The review of post-18 education and funding commonly known as the Augar Review was published this morning.

University of Southampton sign

The review’s key recommendations for Higher Education are:

  • The average per-student resource should be frozen for three further years from 2020-21 until 2022-23. On current evidence, inflation based increases to the average per-student unit of resource should resume in 2023-24.
  • The cap on the fee chargeable to HE students should be reduced to £7,500 per year. The report considers that this could be introduced by 2021-22.
    Government should replace in full the lost fee income by increasing the teaching grant, leaving the average unit of funding unchanged at sector level in cash terms.
  • The fee cap should be frozen until 2022-23, then increased in line with inflation from 2023-24.
  • Government should adjust the teaching grant attached to each subject to reflect more accurately the subject’s reasonable costs and its social and economic value to students and taxpayers. Support for high-quality specialist institutions that could be adversely affected should be reviewed and if necessary increased.
  • Government should take further steps to ensure disadvantaged students have sufficient support to access, participate and succeed in higher education. It should do this by:
    • Increasing the amount of teaching grant funding that follows disadvantaged students, so that funding flows to those institutions educating the students that are most likely to need additional support.
    • Changing the measure of disadvantage used in the Student Premium to capture individual-level socio-economic disadvantage, so that funding closely follows the students who need support.
    • Requiring providers to be accountable for their use of Student Premium grant, alongside Access and Participation Plans for the spend of tuition fee income, to enable joined up scrutiny.
  • Unless the sector has moved to address the problem of recruitment to courses which have poor retention, poor graduate employability and poor long term earnings benefits by 2022-23, the government should intervene. This intervention should take the form of a contextualised minimum entry threshold, a selective numbers cap or a combination of both.
  • The report recommends withdrawing financial support for foundation years attached to degree courses after an appropriate notice period. Exemptions for specific courses such as Medicine may be granted by the Office for Students (OfS).

It will be up to the government to decide, at the upcoming spending review, whether to follow these recommendations.  Our University response has been made as a member of both the Russell Group and Universities UK (UUK).

- EXERCISE OBJECTIVE: Reproduce the Augar Review summary above word for word, in full.

- DATA PROVIDED:

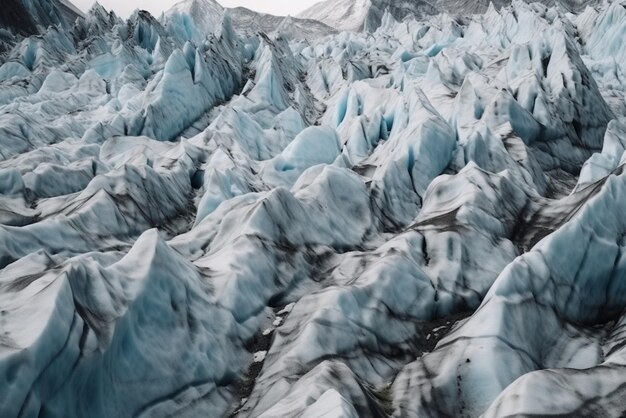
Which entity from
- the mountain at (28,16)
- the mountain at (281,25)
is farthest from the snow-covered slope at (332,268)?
the mountain at (281,25)

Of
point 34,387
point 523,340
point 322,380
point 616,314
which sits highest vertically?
point 34,387

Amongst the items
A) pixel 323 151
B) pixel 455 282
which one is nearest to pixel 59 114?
pixel 323 151

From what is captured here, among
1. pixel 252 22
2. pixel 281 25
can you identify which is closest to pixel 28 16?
pixel 281 25

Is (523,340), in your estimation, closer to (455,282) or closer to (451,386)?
(451,386)

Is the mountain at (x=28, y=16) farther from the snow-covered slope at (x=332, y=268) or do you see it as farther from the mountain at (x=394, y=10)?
the snow-covered slope at (x=332, y=268)

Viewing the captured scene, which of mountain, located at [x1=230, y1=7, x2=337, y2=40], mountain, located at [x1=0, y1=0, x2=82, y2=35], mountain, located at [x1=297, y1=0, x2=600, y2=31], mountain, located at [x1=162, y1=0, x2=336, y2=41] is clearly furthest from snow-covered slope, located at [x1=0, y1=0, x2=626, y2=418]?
mountain, located at [x1=297, y1=0, x2=600, y2=31]

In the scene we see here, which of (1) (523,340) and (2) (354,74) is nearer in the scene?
(1) (523,340)

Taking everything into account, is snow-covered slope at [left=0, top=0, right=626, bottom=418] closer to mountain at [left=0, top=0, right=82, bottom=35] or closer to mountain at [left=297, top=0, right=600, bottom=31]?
mountain at [left=0, top=0, right=82, bottom=35]

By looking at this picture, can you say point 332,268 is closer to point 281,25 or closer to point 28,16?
point 28,16
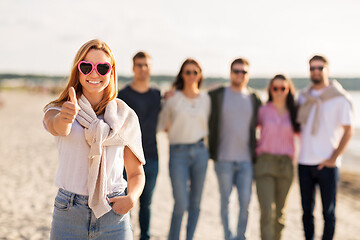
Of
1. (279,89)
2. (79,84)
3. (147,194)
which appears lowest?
(147,194)

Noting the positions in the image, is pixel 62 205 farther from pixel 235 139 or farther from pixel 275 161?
pixel 275 161

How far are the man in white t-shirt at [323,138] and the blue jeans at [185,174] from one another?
47.7 inches

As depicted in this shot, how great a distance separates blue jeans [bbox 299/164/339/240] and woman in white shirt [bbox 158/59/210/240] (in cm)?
121

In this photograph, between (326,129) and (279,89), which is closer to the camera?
(326,129)

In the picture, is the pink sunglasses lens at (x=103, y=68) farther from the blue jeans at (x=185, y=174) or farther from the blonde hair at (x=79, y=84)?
the blue jeans at (x=185, y=174)

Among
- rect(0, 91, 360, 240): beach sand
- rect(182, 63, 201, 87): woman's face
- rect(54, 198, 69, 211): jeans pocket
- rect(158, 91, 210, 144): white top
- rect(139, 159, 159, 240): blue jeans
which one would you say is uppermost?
rect(182, 63, 201, 87): woman's face

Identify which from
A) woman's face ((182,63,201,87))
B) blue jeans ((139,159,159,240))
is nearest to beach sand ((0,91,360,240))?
blue jeans ((139,159,159,240))

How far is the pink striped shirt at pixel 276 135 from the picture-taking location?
409 centimetres

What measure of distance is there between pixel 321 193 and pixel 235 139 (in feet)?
3.89

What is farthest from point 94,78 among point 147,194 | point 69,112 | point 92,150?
point 147,194

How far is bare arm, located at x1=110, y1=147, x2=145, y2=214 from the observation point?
2.05m

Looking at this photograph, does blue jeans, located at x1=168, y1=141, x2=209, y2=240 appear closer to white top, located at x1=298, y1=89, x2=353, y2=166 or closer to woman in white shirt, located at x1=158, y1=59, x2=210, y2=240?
woman in white shirt, located at x1=158, y1=59, x2=210, y2=240

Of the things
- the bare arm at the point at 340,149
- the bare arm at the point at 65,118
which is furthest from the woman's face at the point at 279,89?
the bare arm at the point at 65,118

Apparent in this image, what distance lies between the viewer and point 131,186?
2.14m
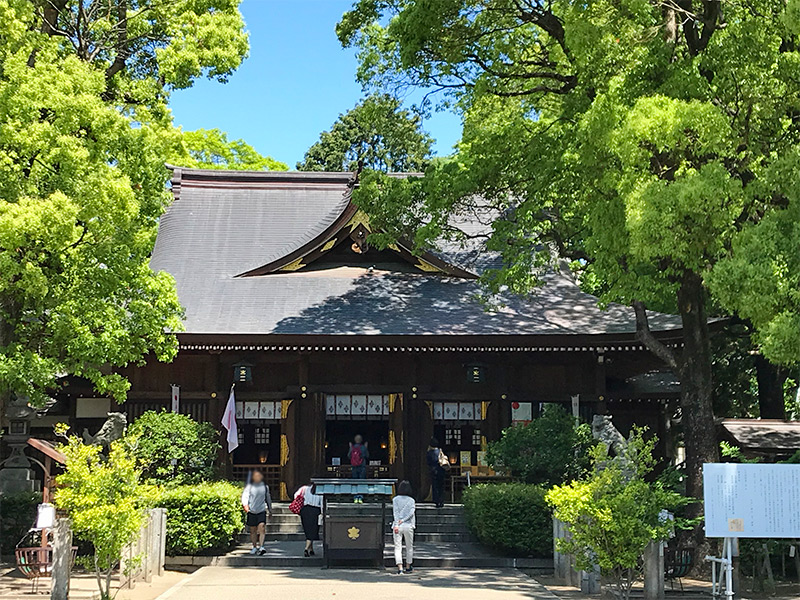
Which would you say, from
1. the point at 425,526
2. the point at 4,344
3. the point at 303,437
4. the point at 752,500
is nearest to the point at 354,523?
the point at 425,526

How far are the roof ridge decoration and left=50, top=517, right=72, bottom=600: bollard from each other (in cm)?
1112

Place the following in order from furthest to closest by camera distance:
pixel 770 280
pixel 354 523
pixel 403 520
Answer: pixel 354 523
pixel 403 520
pixel 770 280

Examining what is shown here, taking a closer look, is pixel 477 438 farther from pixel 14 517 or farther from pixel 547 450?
pixel 14 517

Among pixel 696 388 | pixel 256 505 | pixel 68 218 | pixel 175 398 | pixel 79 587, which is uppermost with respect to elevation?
pixel 68 218

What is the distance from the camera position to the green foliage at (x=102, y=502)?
1029cm

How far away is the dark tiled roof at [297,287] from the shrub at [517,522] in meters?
4.39

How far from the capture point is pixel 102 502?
34.2 feet

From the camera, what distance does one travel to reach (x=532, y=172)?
15.8 m

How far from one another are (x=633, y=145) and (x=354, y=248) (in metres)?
10.7

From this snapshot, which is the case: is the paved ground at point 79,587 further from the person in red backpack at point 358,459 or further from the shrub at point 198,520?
the person in red backpack at point 358,459

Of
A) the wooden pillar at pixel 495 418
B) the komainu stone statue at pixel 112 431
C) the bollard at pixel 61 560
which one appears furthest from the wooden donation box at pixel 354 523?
the wooden pillar at pixel 495 418

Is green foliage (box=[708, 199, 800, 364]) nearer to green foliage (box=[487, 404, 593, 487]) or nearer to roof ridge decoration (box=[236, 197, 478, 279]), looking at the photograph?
green foliage (box=[487, 404, 593, 487])

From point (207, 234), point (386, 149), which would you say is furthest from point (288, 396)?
point (386, 149)

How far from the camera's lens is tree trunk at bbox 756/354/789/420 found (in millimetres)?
21969
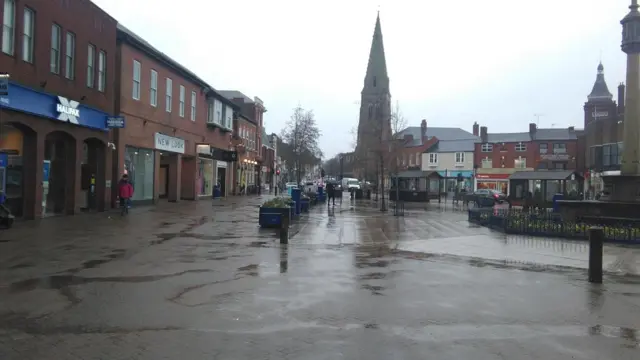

- EXERCISE OUTPUT:
The review of post-18 education and funding commonly known as the Augar Review was published this morning.

University of Southampton sign

The review’s key recommendations for Higher Education are:

  • The average per-student resource should be frozen for three further years from 2020-21 until 2022-23. On current evidence, inflation based increases to the average per-student unit of resource should resume in 2023-24.
  • The cap on the fee chargeable to HE students should be reduced to £7,500 per year. The report considers that this could be introduced by 2021-22.
    Government should replace in full the lost fee income by increasing the teaching grant, leaving the average unit of funding unchanged at sector level in cash terms.
  • The fee cap should be frozen until 2022-23, then increased in line with inflation from 2023-24.
  • Government should adjust the teaching grant attached to each subject to reflect more accurately the subject’s reasonable costs and its social and economic value to students and taxpayers. Support for high-quality specialist institutions that could be adversely affected should be reviewed and if necessary increased.
  • Government should take further steps to ensure disadvantaged students have sufficient support to access, participate and succeed in higher education. It should do this by:
    • Increasing the amount of teaching grant funding that follows disadvantaged students, so that funding flows to those institutions educating the students that are most likely to need additional support.
    • Changing the measure of disadvantage used in the Student Premium to capture individual-level socio-economic disadvantage, so that funding closely follows the students who need support.
    • Requiring providers to be accountable for their use of Student Premium grant, alongside Access and Participation Plans for the spend of tuition fee income, to enable joined up scrutiny.
  • Unless the sector has moved to address the problem of recruitment to courses which have poor retention, poor graduate employability and poor long term earnings benefits by 2022-23, the government should intervene. This intervention should take the form of a contextualised minimum entry threshold, a selective numbers cap or a combination of both.
  • The report recommends withdrawing financial support for foundation years attached to degree courses after an appropriate notice period. Exemptions for specific courses such as Medicine may be granted by the Office for Students (OfS).

It will be up to the government to decide, at the upcoming spending review, whether to follow these recommendations.  Our University response has been made as a member of both the Russell Group and Universities UK (UUK).